■ **Required task 1**:
In the reflection on worship, list the meanings the writer gives for the words translated as worship.
■ **Required task 2**:
Translate this sentence from the reflection on worship into Spanish: "God isn’t concerned that I’m an alto or soprano or even that I’m on key."
■ **Required task 3**:
Answer these questions from the reflection on worship.
(a) What does the writer say their singing voice is not going to do?
(b) According to the writer, what must worship include?
(c) What does God invite the writer to make?

## start Page

After studying the words translated as worship, I find out that the definitions don’t mention music. Instead, these words mean “to bow down” or “kiss toward” or “give homage to” and while a person can do that as they praise God in song, worship goes far beyond singing.

Worship could even be said as the way I live my life before God. It showing a deep respect for Him and a recognition of who He is by all that I do. With that in mind, worship must then include all kinds of expressions of adoration.

As for worship in song, my singing voice is not going to win awards, but it seems that is not as important to God as singing with an attitude of humility and reverence. I’m not supposed to be wondering if my shoes match my outfit, or if my hair is wandering out of place. I’m not to be looking down on the child who is acting up in the seat in front of me, or wishing the fellow behind me had remembered to shower this morning. Instead of planning dinner, or thinking about the rest of the day, or wondering how to tell the person three rows up that her label is sticking out the back of her sweater, I’m supposed to be focused entirely on the God my mouth is praising. In other words, my heart is to be in this, not just my voice.

I could say this is easier for people who actually can sing, but that is not true. God isn’t concerned that I’m an alto or soprano or even that I’m on key. He invites me to make a loud and joyful noise, knowing He is God (and I am not), and that He loves me and wants me to simply love Him too.

## end Page
## start Provided data

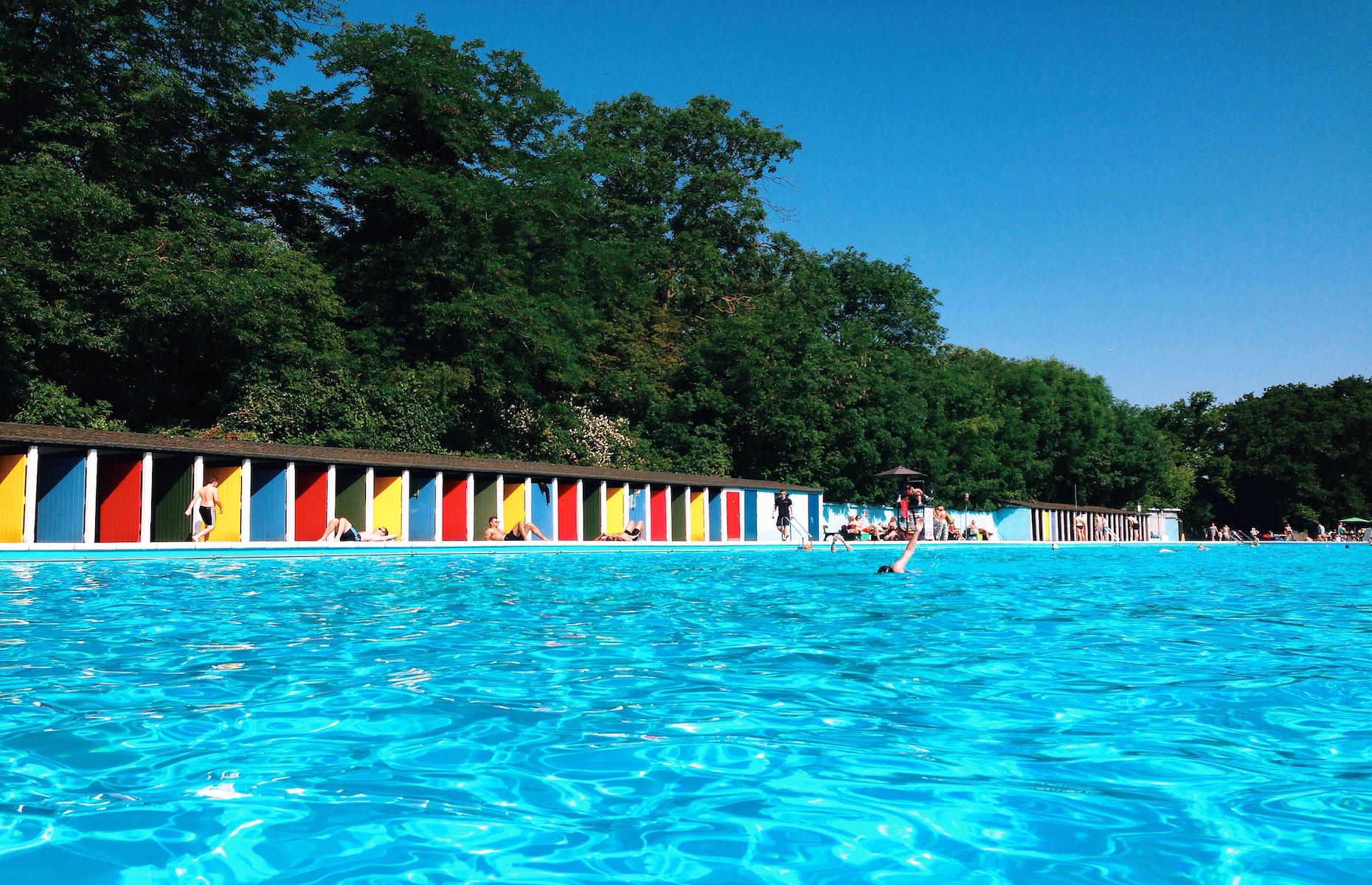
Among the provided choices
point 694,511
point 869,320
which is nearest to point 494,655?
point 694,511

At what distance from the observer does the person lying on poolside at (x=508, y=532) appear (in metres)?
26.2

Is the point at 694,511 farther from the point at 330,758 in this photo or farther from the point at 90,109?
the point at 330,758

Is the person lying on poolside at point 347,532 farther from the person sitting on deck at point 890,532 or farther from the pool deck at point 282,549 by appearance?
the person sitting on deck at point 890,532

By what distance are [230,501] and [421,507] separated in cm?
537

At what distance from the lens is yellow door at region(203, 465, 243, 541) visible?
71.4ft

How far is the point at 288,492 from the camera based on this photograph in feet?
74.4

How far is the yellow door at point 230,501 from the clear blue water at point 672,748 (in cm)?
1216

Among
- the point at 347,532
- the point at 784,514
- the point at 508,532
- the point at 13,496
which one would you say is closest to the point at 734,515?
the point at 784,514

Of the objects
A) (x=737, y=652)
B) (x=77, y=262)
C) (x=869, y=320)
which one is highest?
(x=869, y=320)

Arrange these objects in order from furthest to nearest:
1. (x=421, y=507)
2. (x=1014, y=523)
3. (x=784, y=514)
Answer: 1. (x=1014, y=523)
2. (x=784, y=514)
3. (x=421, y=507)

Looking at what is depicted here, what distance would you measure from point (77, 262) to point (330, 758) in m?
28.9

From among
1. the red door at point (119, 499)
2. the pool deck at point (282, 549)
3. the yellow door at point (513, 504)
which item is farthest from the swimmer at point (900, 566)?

## end Provided data

■ **Correct result 1**:
- "to bow down"
- "kiss toward"
- "give homage to"

■ **Correct result 2**:
A Dios no le preocupa si soy contralto o soprano, ni siquiera si canto afinado.

■ **Correct result 3**:
(a) Win awards.
(b) All kinds of expressions of adoration.
(c) A loud and joyful noise.